Figure 11. Shows the effect of pre-tension on the friction coefficient μ at the bonding point of the carbon fiber bundle. Because the friction coefficient changes greatly in the first 50 times, in order to ensure the accuracy of the test data, the friction coefficient between 100 and 200 times is taken as the average value. From Figure 11, it can be seen that the friction coefficient under pre tension of 2N and 1.5 N are 1.075 and 1.063 times higher than those under pre tension of 1N, respectively. The coefficient of friction increases with increasing preload tension. This is mainly because the stress in the friction area increases with the increase of pretension. Under the same friction area, the friction force of carbon fiber bundles with large pretension is slightly larger, and then the friction coefficient is slightly larger. Compared to the effect of friction angle on the friction coefficient of the carbon fibre bundle, the effect of preloaded tension on the friction coefficient of the carbon fibre bundle is small.

Figure 11.

Effect of different preloaded tensions on the coefficient of friction μ.

Figure 12 shows the surface morphologies of carbon fiber bundles after friction under different pre-tension. Figure 12(a), (c) and (e) are the surface morphology images of the carbon fiber bundles on the lower fixture magnified by 100 times after friction with pre-tension of 1N, 1.5N and 2N, respectively. Figure 12(b), (d) and (f) are the surface morphology images with 1000 times magnification within the dashed area of (a), (c), and (e), respectively. After friction, the adhesive exhibits agglomeration at the edge of the friction area, and the carbon fiber bundle experiences varying degrees of fiber breakage. Red dots are used to mark the number of fiber broken ends in Figure 12 (b), (d) and (f). According to statistics, the number of fiber broken ends in Figure 12(b), (d) and (f) are 155, 153, and 158 respectively. The number of fiber breaks under the three friction angles is similar, and the number of fiber breaks at the friction center is greater than the number of fiber breaks at the edge, which is mainly due to the occurrence of the stress concentration phenomenon at the center of the friction area. The above phenomena are in agreement with the finite element simulation results.

Figure 12.

Surface topographies of carbon fiber bundles after friction under different pretension: (a) Morphology magnified by 100 times with pre tension 1N; (b) Morphology magnified by 1000 times with pre tension 1N; (c) Morphology magnified by 100 times with pre tension 1.5 N; (d) Morphology magnified by 1000 times with pre tension 1.5 N; (e) Morphology magnified by 100 times with pre tension 2N; (f) Morphology magnified by 1000 times with pre tension 2N.

Effect of friction frequency on the frictional properties of carbon fibre bonded joints

Figure 13 shows the effect of friction frequency on the coefficient of friction μ at the bonding point of the carbon fiber bundle.
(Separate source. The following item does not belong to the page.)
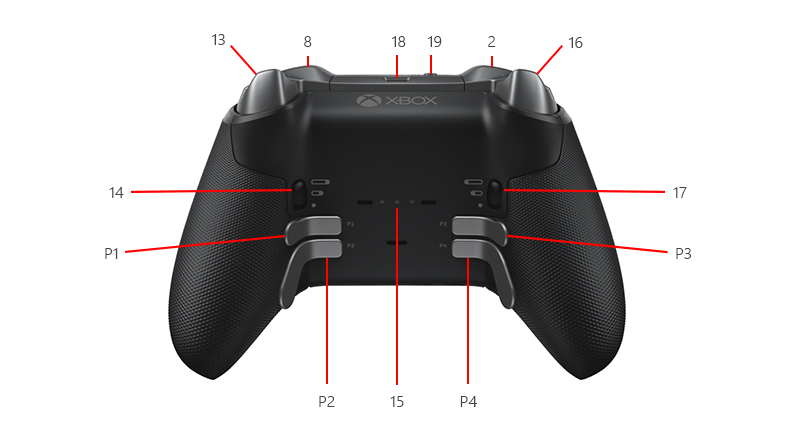 Thumbstick being removed from Elite Series 2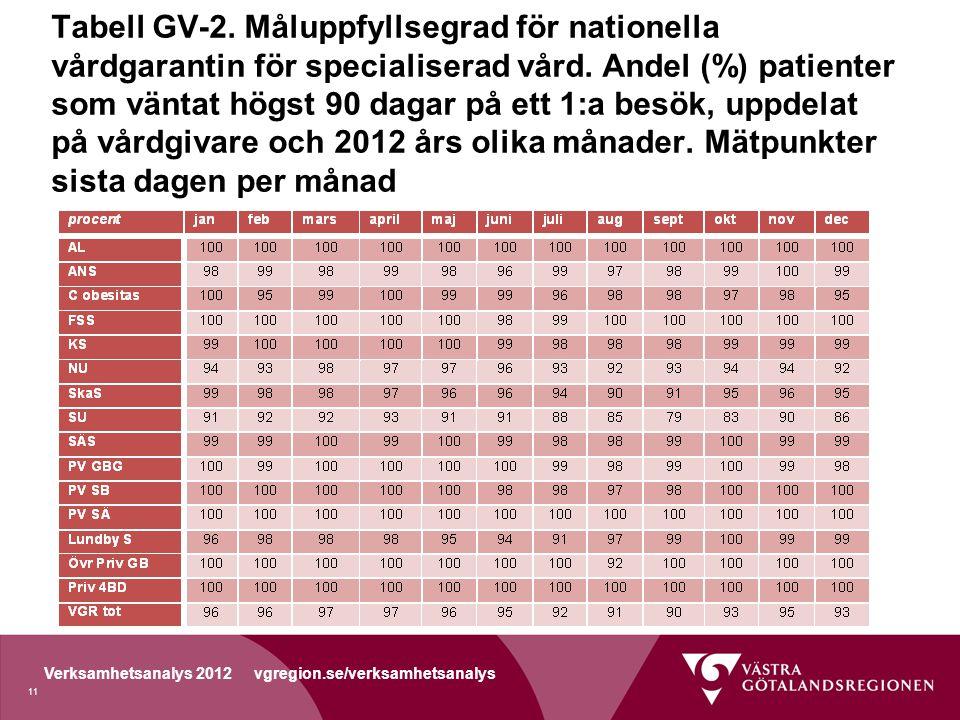 Tabell GV-2. Måluppfyllsegrad för nationella vårdgarantin för specialiserad vård.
The friction coefficient decreases sharply within the initial 50 friction times and stabilizes after 50 friction times. In order to ensure the accuracy of the test data, the average value is calculated by taking the friction coefficient between 100 and 200 times friction, and the friction coefficients at friction frequencies of 0.5 Hz, 1 Hz, and 1.5 Hz can be obtained, which are 0.43,009, 0.43,541, and 0.43,732, respectively. The difference is small and negligible. It can be concluded that the change in friction frequency hardly affects the friction coefficient μ. However, with the increase of friction frequency, as shown in Figure 13, when the number of rubs is 50, the friction coefficient of 0.5 Hz tends to be stable, when the number of rubs is 55, the friction coefficient of 1 Hz tends to be stable, and when the number of rubs is 60, the friction coefficient of 1.5 Hz tends to be stable. With the increase of friction frequency, more friction times are needed when the friction coefficient reaches stability. This is because the kinetic energy of carbon fiber bundle is greater when the friction frequency is 1.5 Hz, which increases the impact on carbon fibers in the process of reciprocating friction, and leads to a longer period of rearrangement of carbon fiber bundles. It is similar to the conclusion drawn by Montero L et al.³⁹

Figure 13.

Effect of different friction frequencies on the friction coefficient μ.

Figure 14(a) shows the tensile test diagram of the carbon fiber bundles on the lower fixture after friction by the universal testing machine according to ASTM D4018-99 standard. Before the test, the carbon fiber bundle after friction was immersed in the prepared E51 epoxy resin for 3 min, then naturally cured at room temperature for 12 h, and then cured in an oven at 120°C for 120 minutes⁴⁰ As shown in Figure 14(b), to prevent the fibre bundle from slipping during the stretching process, the two sides of the carbon fiber bundle after friction were fixed on the reinforcing sheet with 502 adhesives. Then the two sides of the reinforcing sheets are fixed on the upper and lower fixtures of the universal testing machine. The tensile properties of the carbon fiber bundles were tested with a loading speed of 1 mm/min, and the tensile fracture strength of carbon fiber bundles after friction at different friction frequencies were tested.

Figure 14.

Tensile test diagram: (a) Tensile specimen on the machine; (b) Tensile test specimen.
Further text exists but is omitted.